In 1845, Charles Dickens embarked upon a grand European tour. Unable to resist a challenge, the great English novelist, journalist and social critic climbed up Mount Vesuvius in the midst of an eruption. On the precipice, looking down on the molten darkness underneath, Dickens may well have felt he was on top of the world, while fiery depths raged below.

Such a vantage point, it seems to me, symbolises this show's portrait of Dickens, a man whose gigantic personality provides rich meat and drink to a calibre actor such as Simon Callow. Alone on a proscenium stage outlined by a large picture frame, with another frame within and yet another at an angle from stage right (design by Christopher Woods), Callow's storytelling abilities mould the production's heart.

Some elements in Dickens' life are familiar, such as his father's imprisonment in the Marshalsea gaol, the writer's pre-pubescent employment in a bottle-blacking factory, and the affair, or at least infatuation, with actress Ellen Ternan. More illuminating is the delineation of Dickens' work obsession, and his seemingly indefatigable compulsion to write about London – a metropolis possessing the extremes of its chief chronicler.

Written by Peter Ackroyd, and directed unobtrusively by Patrick Garland, The Mystery of Charles Dickens, despite its provocative title, does not fathom the essential enigma between this most public, and yet wilfully private, figure.

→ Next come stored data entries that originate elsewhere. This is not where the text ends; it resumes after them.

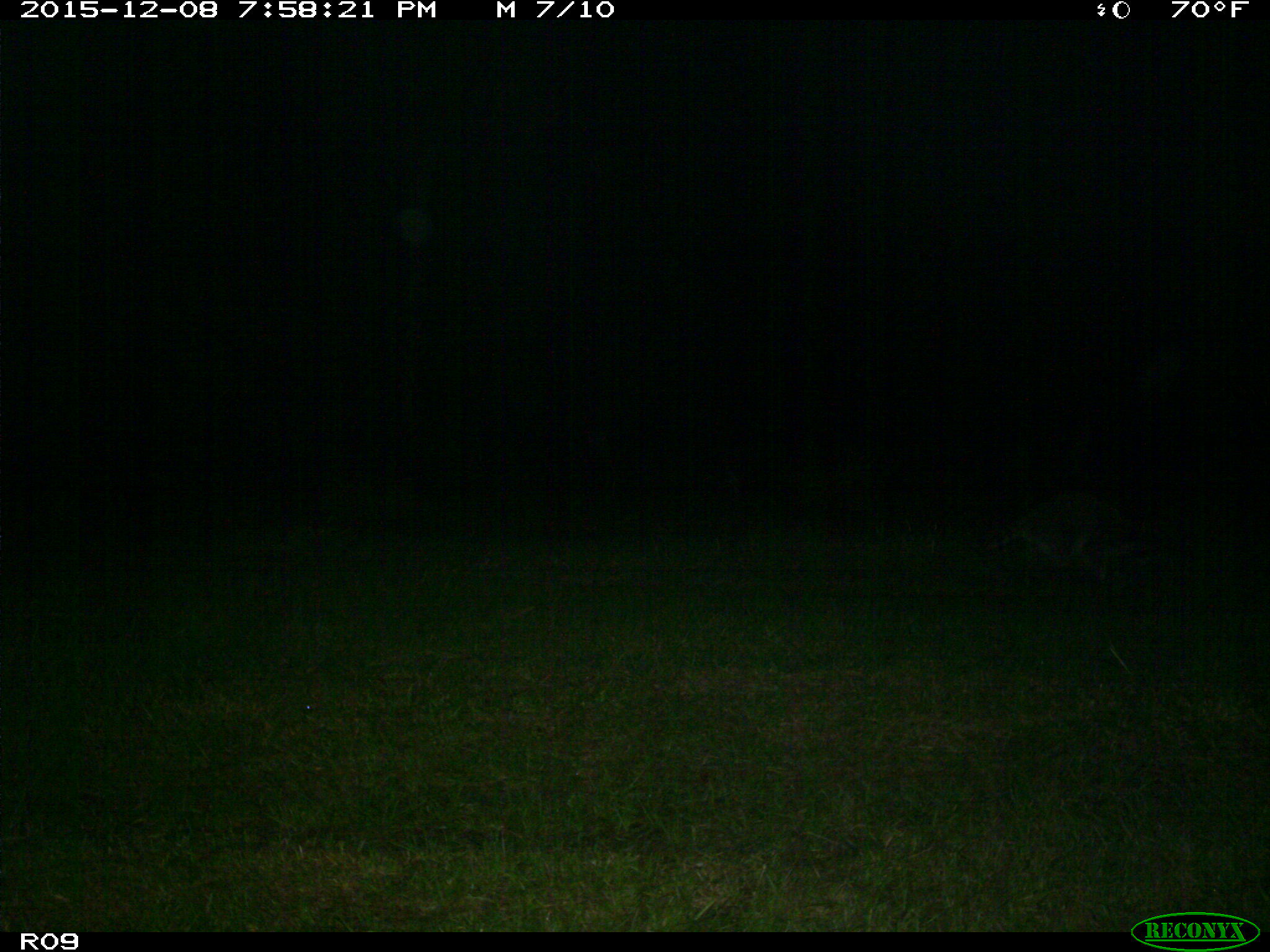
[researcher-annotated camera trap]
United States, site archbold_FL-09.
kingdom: Animalia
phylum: Chordata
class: Mammalia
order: Carnivora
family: Procyonidae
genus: Procyon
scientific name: Procyon lotor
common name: common raccoon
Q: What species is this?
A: Procyon lotor (common raccoon).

What does becomes clear, however, is that many of Dickens' creations were forged out of the hot press of experience and observation. Skilfully interweaving scenes and characters throughout, Ackroyd elevates his chronological text with observations such as the description of the author's London as “the cold, stone-hearted stepmother of his suffering”.

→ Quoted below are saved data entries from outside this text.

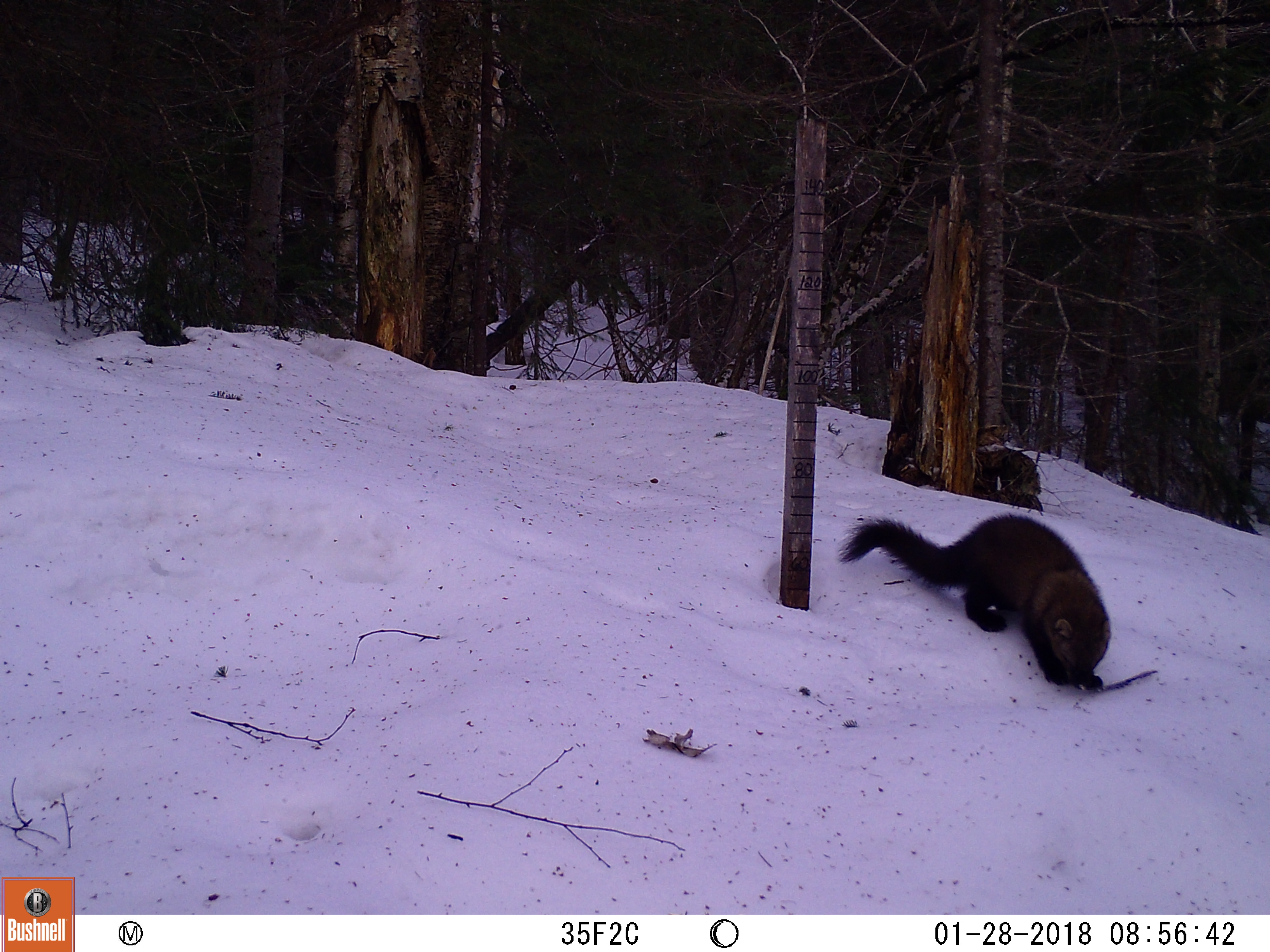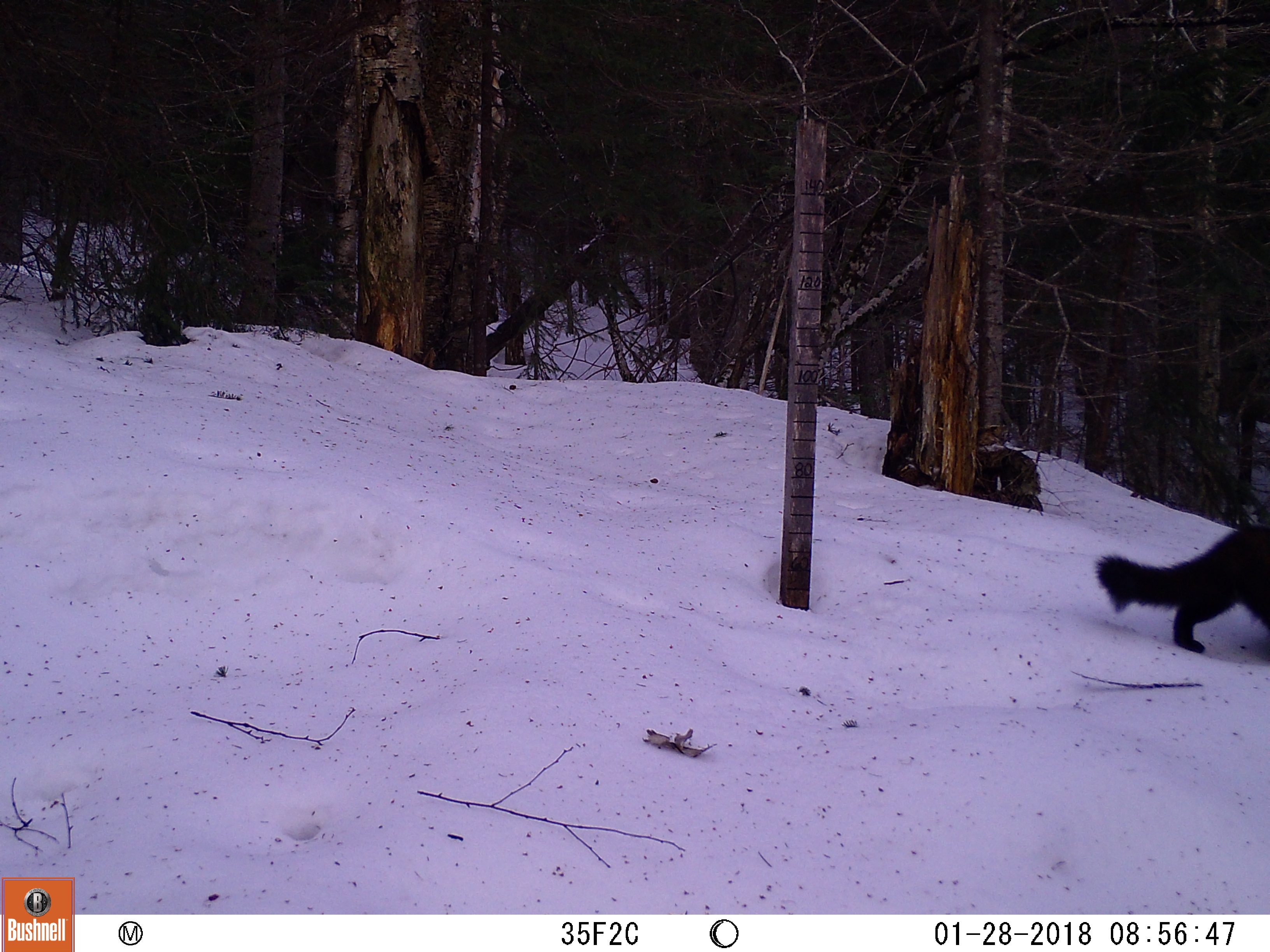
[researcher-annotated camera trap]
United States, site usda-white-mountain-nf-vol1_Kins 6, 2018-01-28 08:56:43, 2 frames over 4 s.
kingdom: Animalia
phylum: Chordata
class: Mammalia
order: Carnivora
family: Mustelidae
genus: Pekania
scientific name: Pekania pennanti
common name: fisher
Fisher (Pekania pennanti).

Working from Ackroyd's judicious vignette selection, Callow's suppleness with accents, voices, and his disarming ease on stage, build an increasingly compelling evening. Most admirable is the instant intensity Callow projects, not least in a wonderful evocation of Pip's first encounter with Miss Haversham in Great Expectations. In these moments, great prose gives birth to powerful theatre. Ever the aspirant actor, one may surmise that this production, and Callow's performance, would have delighted Dickens.